EXERCISE BRIEF:
Transcribe the listing precisely, entry by entry.

——

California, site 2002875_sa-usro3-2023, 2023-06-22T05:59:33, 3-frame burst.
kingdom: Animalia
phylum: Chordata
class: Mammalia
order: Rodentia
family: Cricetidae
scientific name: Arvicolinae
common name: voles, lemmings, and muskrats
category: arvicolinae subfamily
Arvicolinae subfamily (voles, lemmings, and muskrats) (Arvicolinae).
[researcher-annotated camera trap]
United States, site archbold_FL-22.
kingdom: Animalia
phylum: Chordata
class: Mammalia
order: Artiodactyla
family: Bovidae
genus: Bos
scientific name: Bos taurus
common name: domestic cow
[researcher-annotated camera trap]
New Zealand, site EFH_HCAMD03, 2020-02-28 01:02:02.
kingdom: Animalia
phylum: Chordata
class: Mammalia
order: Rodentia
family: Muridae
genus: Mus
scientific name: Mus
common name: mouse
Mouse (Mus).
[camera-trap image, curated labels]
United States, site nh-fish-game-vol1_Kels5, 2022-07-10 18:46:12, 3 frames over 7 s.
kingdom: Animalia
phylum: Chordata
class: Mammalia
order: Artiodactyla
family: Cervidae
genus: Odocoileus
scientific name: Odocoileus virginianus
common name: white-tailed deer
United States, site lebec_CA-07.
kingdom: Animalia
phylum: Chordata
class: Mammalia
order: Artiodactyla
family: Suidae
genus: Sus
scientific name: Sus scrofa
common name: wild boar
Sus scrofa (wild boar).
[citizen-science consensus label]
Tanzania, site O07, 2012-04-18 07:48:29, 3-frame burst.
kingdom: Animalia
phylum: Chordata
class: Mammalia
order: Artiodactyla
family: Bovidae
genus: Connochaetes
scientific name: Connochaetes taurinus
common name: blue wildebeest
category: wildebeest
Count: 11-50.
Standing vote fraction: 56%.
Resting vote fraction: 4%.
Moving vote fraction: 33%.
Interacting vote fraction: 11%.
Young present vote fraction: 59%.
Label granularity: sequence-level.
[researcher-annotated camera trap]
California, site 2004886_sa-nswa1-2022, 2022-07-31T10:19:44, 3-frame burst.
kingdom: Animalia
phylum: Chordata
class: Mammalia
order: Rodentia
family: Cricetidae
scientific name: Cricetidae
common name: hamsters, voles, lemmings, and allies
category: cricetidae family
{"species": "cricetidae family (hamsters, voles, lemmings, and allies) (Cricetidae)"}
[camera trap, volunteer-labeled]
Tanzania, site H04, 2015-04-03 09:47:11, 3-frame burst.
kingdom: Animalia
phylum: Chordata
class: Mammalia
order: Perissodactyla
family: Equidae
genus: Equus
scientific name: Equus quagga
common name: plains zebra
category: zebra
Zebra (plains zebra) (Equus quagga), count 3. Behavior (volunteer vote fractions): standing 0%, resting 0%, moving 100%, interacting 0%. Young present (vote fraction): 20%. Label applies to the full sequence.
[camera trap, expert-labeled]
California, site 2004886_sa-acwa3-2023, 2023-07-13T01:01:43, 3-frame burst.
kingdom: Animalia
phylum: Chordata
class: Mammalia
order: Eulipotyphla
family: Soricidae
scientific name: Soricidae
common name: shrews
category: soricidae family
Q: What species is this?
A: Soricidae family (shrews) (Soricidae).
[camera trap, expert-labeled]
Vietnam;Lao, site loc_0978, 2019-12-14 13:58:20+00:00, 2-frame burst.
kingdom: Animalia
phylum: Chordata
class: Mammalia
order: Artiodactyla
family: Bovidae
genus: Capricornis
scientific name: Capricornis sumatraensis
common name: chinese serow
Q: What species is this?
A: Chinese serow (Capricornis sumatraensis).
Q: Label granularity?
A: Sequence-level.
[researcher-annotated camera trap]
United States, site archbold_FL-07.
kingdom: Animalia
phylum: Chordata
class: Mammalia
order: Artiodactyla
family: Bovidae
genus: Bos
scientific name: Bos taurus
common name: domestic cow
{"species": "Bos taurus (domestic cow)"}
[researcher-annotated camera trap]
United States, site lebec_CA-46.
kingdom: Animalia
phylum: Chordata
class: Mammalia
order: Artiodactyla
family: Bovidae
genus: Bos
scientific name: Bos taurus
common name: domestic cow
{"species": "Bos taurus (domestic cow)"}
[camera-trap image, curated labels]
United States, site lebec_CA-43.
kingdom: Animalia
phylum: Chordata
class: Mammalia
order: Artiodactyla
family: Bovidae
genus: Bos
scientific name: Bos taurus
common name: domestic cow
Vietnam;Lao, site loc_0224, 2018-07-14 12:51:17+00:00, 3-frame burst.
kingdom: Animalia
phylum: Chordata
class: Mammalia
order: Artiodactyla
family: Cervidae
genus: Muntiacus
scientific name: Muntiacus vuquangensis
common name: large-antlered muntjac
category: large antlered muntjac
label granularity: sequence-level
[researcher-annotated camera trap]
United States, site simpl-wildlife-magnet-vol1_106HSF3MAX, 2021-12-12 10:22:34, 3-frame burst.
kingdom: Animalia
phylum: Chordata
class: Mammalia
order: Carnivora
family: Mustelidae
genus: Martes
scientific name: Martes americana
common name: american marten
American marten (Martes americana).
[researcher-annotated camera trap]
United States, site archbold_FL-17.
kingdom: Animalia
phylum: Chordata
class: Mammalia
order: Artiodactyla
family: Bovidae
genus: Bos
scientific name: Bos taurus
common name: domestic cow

——

RESULT OF THIS TASK:
California, site 2002875_sa-usro3-2023, 2023-06-22T05:59:33, 3-frame burst.
kingdom: Animalia
phylum: Chordata
class: Mammalia
order: Rodentia
family: Cricetidae
scientific name: Arvicolinae
common name: voles, lemmings, and muskrats
category: arvicolinae subfamily
Arvicolinae subfamily (voles, lemmings, and muskrats) (Arvicolinae).
[researcher-annotated camera trap]
United States, site archbold_FL-22.
kingdom: Animalia
phylum: Chordata
class: Mammalia
order: Artiodactyla
family: Bovidae
genus: Bos
scientific name: Bos taurus
common name: domestic cow
[researcher-annotated camera trap]
New Zealand, site EFH_HCAMD03, 2020-02-28 01:02:02.
kingdom: Animalia
phylum: Chordata
class: Mammalia
order: Rodentia
family: Muridae
genus: Mus
scientific name: Mus
common name: mouse
Mouse (Mus).
[camera-trap image, curated labels]
United States, site nh-fish-game-vol1_Kels5, 2022-07-10 18:46:12, 3 frames over 7 s.
kingdom: Animalia
phylum: Chordata
class: Mammalia
order: Artiodactyla
family: Cervidae
genus: Odocoileus
scientific name: Odocoileus virginianus
common name: white-tailed deer
United States, site lebec_CA-07.
kingdom: Animalia
phylum: Chordata
class: Mammalia
order: Artiodactyla
family: Suidae
genus: Sus
scientific name: Sus scrofa
common name: wild boar
Sus scrofa (wild boar).
[citizen-science consensus label]
Tanzania, site O07, 2012-04-18 07:48:29, 3-frame burst.
kingdom: Animalia
phylum: Chordata
class: Mammalia
order: Artiodactyla
family: Bovidae
genus: Connochaetes
scientific name: Connochaetes taurinus
common name: blue wildebeest
category: wildebeest
Count: 11-50.
Standing vote fraction: 56%.
Resting vote fraction: 4%.
Moving vote fraction: 33%.
Interacting vote fraction: 11%.
Young present vote fraction: 59%.
Label granularity: sequence-level.
[researcher-annotated camera trap]
California, site 2004886_sa-nswa1-2022, 2022-07-31T10:19:44, 3-frame burst.
kingdom: Animalia
phylum: Chordata
class: Mammalia
order: Rodentia
family: Cricetidae
scientific name: Cricetidae
common name: hamsters, voles, lemmings, and allies
category: cricetidae family
{"species": "cricetidae family (hamsters, voles, lemmings, and allies) (Cricetidae)"}
[camera trap, volunteer-labeled]
Tanzania, site H04, 2015-04-03 09:47:11, 3-frame burst.
kingdom: Animalia
phylum: Chordata
class: Mammalia
order: Perissodactyla
family: Equidae
genus: Equus
scientific name: Equus quagga
common name: plains zebra
category: zebra
Zebra (plains zebra) (Equus quagga), count 3. Behavior (volunteer vote fractions): standing 0%, resting 0%, moving 100%, interacting 0%. Young present (vote fraction): 20%. Label applies to the full sequence.
[camera trap, expert-labeled]
California, site 2004886_sa-acwa3-2023, 2023-07-13T01:01:43, 3-frame burst.
kingdom: Animalia
phylum: Chordata
class: Mammalia
order: Eulipotyphla
family: Soricidae
scientific name: Soricidae
common name: shrews
category: soricidae family
Q: What species is this?
A: Soricidae family (shrews) (Soricidae).
[camera trap, expert-labeled]
Vietnam;Lao, site loc_0978, 2019-12-14 13:58:20+00:00, 2-frame burst.
kingdom: Animalia
phylum: Chordata
class: Mammalia
order: Artiodactyla
family: Bovidae
genus: Capricornis
scientific name: Capricornis sumatraensis
common name: chinese serow
Q: What species is this?
A: Chinese serow (Capricornis sumatraensis).
Q: Label granularity?
A: Sequence-level.
[researcher-annotated camera trap]
United States, site archbold_FL-07.
kingdom: Animalia
phylum: Chordata
class: Mammalia
order: Artiodactyla
family: Bovidae
genus: Bos
scientific name: Bos taurus
common name: domestic cow
{"species": "Bos taurus (domestic cow)"}
[researcher-annotated camera trap]
United States, site lebec_CA-46.
kingdom: Animalia
phylum: Chordata
class: Mammalia
order: Artiodactyla
family: Bovidae
genus: Bos
scientific name: Bos taurus
common name: domestic cow
{"species": "Bos taurus (domestic cow)"}
[camera-trap image, curated labels]
United States, site lebec_CA-43.
kingdom: Animalia
phylum: Chordata
class: Mammalia
order: Artiodactyla
family: Bovidae
genus: Bos
scientific name: Bos taurus
common name: domestic cow
Vietnam;Lao, site loc_0224, 2018-07-14 12:51:17+00:00, 3-frame burst.
kingdom: Animalia
phylum: Chordata
class: Mammalia
order: Artiodactyla
family: Cervidae
genus: Muntiacus
scientific name: Muntiacus vuquangensis
common name: large-antlered muntjac
category: large antlered muntjac
label granularity: sequence-level
[researcher-annotated camera trap]
United States, site simpl-wildlife-magnet-vol1_106HSF3MAX, 2021-12-12 10:22:34, 3-frame burst.
kingdom: Animalia
phylum: Chordata
class: Mammalia
order: Carnivora
family: Mustelidae
genus: Martes
scientific name: Martes americana
common name: american marten
American marten (Martes americana).
[researcher-annotated camera trap]
United States, site archbold_FL-17.
kingdom: Animalia
phylum: Chordata
class: Mammalia
order: Artiodactyla
family: Bovidae
genus: Bos
scientific name: Bos taurus
common name: domestic cow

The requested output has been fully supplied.